■ EXERCISE TASKS:
**1)** What products does the 2030 bioconversion hub described in the insect-farming text yield, and what industry or use is each meant for?
**2)** Print the stretch of the insect-farming text from "The winners of" through "that will dominate.".

■ TEXT PASSAGE:
The current shakeout is removing the "Tech-Bro" element from the entomology sector. What remains are the operators who understand that this isn't a tech play—it's a waste management play.
The Circularity Fallacy
Most failed insect startups bought high-quality grain to feed their bugs. Think about the idiocy of that: growing corn and soy to feed a cricket, to then feed the cricket to a human. You've just added a middleman to the supply chain and increased the cost.
The winners of the next decade are the companies integrating directly into the waste stream.
- The Model: Build the insect farm next to a food processing plant or a brewery.
- The Input: Take the "free" (or negative cost) organic waste that the plant pays to get rid of.
- The Output: Turn that waste into high-quality lipids and proteins.
This isn't "farming" in the traditional sense. It’s upgraded composting. The companies that realize they are in the sanitation and fertilizer business, rather than the "food-tech" business, are the ones that will dominate.
The Economics of Scale vs. The Economics of Biology
People often ask: "If insect protein is so great, why is it still more expensive than whey or soy?"
The answer is simple: Infrastructural Maturity. We have had 10,000 years to optimize the cow. We have had 70 years of intensive industrial optimization for soy. We have had about 8 years for insects. The "collapse" is the market's way of saying that the current decentralized, over-capitalized model is inefficient.
We don't need 500 different startups with 500 different "proprietary" plastic crates. We need three or four massive, boring, industrial-scale processors that treat insect larvae like the commodity they are.
A Thought Experiment: The 2030 Feed Mill
Imagine a scenario where every major metropolitan area has a centralized bioconversion hub. Instead of shipping food waste to a landfill where it produces methane, it is piped into a facility where Black Soldier Fly larvae consume it in 48 hours.
The resulting "frass" (insect poop) becomes high-end organic fertilizer. The larvae are processed into oil for the cosmetics industry and meal for the local poultry industry. This isn't a "start-up." It’s a utility. It’s as sexy as a sewage treatment plant, and just as profitable.
The Hard Truth About Consumer "Yuck Factor"
Stop trying to "demystify" the insect for the consumer. It’s a waste of breath.
The competitor article claims the industry is dying because "Westerners won't eat bugs." My response: Who cares?

Records in a dataset:
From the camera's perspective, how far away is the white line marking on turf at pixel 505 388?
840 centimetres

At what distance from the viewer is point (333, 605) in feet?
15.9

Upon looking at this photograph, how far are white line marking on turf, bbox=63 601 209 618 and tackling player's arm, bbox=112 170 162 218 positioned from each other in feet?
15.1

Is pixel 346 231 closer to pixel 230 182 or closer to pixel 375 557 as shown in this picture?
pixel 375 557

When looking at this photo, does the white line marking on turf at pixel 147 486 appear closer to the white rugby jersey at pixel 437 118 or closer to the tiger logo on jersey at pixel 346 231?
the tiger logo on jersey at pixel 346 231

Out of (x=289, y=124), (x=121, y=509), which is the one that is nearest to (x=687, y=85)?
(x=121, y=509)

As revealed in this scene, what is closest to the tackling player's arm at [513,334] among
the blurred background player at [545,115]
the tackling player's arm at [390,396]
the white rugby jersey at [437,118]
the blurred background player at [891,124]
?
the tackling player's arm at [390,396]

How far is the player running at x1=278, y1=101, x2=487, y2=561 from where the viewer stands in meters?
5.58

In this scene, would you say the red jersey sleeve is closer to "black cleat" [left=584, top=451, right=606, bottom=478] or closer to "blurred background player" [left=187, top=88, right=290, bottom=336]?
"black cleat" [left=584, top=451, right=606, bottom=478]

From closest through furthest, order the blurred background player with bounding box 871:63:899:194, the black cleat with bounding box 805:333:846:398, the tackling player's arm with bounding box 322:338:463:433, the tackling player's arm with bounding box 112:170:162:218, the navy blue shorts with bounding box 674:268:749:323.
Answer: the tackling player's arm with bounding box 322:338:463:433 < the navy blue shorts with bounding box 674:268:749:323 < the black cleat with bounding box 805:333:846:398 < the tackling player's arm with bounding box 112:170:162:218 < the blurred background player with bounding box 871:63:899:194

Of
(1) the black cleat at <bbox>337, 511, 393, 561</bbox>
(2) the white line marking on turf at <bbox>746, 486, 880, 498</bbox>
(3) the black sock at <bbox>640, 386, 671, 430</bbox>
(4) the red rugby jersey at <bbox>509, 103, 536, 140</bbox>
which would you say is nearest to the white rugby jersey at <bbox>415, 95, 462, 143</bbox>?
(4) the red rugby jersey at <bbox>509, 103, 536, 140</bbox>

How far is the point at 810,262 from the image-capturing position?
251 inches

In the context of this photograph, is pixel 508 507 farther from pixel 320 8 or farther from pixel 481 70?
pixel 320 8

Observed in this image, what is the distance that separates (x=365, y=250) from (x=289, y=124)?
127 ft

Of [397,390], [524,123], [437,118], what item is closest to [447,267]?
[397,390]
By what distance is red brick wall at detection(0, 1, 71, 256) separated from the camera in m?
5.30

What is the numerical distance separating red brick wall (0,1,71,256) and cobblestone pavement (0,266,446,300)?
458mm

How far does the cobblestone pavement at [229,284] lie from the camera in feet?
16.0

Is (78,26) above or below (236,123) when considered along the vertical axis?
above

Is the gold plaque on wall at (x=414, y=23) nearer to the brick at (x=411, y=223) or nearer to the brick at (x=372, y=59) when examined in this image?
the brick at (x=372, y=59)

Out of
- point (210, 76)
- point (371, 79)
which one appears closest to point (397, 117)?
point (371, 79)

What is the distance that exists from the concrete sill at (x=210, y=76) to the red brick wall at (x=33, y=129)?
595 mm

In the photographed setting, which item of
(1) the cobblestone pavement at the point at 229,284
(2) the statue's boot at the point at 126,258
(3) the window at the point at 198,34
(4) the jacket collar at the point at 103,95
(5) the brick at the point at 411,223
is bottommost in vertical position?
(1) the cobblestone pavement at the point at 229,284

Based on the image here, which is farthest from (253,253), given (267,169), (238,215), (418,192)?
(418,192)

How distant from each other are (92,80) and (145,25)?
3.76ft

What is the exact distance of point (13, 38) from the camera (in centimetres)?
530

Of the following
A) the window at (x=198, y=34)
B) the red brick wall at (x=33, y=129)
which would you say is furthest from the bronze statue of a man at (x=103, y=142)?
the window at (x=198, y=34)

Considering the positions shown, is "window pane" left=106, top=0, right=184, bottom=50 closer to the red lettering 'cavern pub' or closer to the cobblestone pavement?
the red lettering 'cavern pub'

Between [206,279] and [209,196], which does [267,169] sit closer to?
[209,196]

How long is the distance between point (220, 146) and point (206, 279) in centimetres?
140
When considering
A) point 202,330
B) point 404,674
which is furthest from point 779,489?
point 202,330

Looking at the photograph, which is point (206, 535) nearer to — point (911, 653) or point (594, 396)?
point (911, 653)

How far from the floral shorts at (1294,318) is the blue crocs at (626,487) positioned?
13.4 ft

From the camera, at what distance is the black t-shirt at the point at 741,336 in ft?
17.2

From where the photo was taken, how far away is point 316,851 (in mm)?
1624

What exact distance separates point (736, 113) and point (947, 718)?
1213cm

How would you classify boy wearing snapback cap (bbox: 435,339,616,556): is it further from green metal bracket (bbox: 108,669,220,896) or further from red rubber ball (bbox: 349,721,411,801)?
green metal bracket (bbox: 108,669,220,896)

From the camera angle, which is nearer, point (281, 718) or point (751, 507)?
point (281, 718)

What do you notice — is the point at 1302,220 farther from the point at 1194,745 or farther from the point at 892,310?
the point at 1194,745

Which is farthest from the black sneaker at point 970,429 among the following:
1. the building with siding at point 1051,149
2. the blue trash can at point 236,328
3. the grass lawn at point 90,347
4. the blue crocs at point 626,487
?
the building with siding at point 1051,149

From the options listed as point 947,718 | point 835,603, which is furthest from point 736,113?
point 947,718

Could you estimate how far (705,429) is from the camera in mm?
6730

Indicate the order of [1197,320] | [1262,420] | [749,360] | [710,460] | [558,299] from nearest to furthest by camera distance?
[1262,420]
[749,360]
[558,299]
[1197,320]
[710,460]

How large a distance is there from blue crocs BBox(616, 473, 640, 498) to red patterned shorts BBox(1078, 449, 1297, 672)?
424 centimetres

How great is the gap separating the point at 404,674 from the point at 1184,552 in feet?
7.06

--

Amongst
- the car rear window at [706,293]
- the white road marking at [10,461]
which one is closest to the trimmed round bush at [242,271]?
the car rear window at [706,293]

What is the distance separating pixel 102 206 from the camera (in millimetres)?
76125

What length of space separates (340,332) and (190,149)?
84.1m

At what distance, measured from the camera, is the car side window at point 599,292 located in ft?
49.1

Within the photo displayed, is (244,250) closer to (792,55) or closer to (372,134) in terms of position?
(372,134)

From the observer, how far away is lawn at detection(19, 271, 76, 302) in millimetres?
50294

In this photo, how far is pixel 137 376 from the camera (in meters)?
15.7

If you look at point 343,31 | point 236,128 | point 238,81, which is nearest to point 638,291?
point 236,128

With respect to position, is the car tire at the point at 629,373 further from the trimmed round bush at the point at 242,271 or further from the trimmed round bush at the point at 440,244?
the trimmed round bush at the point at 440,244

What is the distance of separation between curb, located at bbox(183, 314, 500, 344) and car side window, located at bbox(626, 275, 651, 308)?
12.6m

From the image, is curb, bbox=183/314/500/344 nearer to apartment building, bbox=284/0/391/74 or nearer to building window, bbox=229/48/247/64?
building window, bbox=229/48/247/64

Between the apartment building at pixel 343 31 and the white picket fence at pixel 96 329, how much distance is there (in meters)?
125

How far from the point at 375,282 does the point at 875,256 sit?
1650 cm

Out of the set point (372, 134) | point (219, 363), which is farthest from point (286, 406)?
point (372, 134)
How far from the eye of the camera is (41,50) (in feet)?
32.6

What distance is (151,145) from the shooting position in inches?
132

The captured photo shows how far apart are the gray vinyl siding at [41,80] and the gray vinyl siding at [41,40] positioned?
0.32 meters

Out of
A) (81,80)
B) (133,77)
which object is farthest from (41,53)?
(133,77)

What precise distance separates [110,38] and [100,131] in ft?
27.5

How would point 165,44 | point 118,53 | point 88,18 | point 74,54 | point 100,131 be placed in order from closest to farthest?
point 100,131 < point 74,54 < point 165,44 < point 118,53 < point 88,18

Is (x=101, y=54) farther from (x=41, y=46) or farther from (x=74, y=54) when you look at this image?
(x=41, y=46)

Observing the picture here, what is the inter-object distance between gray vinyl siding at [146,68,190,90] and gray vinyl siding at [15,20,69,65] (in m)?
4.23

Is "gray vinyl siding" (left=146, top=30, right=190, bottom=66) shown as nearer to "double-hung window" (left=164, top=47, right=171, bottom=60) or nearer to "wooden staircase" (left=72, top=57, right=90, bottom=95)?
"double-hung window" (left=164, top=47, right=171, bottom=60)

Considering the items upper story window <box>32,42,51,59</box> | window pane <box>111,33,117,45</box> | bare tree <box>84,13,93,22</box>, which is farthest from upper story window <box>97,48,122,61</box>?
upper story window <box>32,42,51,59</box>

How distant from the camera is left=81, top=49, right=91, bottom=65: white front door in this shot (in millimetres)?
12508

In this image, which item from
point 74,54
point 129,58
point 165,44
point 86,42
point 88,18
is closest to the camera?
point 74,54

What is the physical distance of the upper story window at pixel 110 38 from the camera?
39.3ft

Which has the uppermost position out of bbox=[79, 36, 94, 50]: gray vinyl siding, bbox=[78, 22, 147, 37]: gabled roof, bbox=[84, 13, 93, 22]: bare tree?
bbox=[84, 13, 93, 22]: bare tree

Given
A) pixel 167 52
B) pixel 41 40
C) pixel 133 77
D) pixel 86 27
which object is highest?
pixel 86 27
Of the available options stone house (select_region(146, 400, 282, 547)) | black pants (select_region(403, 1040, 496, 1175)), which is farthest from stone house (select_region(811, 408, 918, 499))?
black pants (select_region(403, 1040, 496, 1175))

■ ANSWERS BY ITEM NUMBER:
**1)**
- Frass: high-end organic fertilizer
- Oil from the processed larvae: the cosmetics industry
- Meal from the processed larvae: the local poultry industry

**2)**
The winners of the next decade are the companies integrating directly into the waste stream.
- The Model: Build the insect farm next to a food processing plant or a brewery.
- The Input: Take the "free" (or negative cost) organic waste that the plant pays to get rid of.
- The Output: Turn that waste into high-quality lipids and proteins.
This isn't "farming" in the traditional sense. It’s upgraded composting. The companies that realize they are in the sanitation and fertilizer business, rather than the "food-tech" business, are the ones that will dominate.